*Prompt*. I'd like the data below restated word for word, with the pictures left out.

[Saved data entries]
###
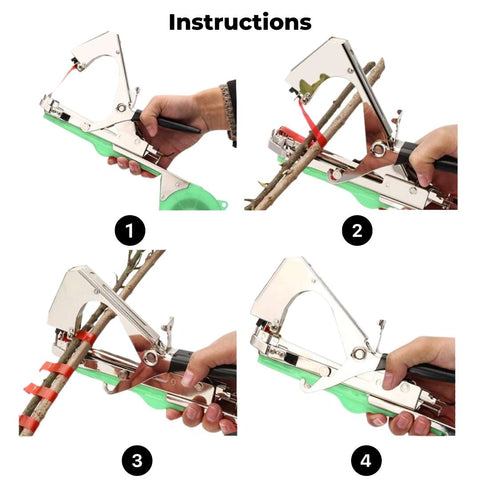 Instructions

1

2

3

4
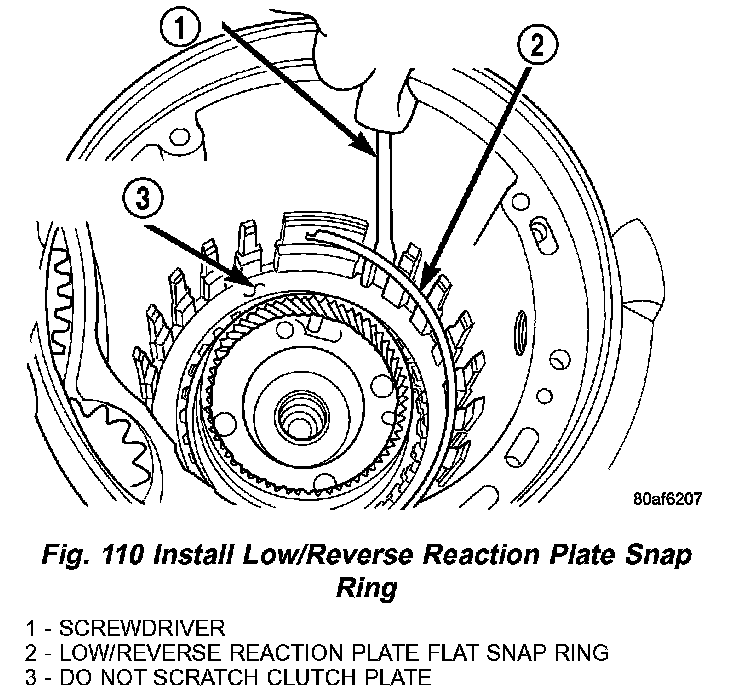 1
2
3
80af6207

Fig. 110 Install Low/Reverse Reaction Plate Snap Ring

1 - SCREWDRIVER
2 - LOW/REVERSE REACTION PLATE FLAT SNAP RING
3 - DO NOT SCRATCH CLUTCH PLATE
###
*Exercise answer*.
 Instructions

1

2

3

4
 1
2
3
80af6207

Fig. 110 Install Low/Reverse Reaction Plate Snap Ring

1 - SCREWDRIVER
2 - LOW/REVERSE REACTION PLATE FLAT SNAP RING
3 - DO NOT SCRATCH CLUTCH PLATE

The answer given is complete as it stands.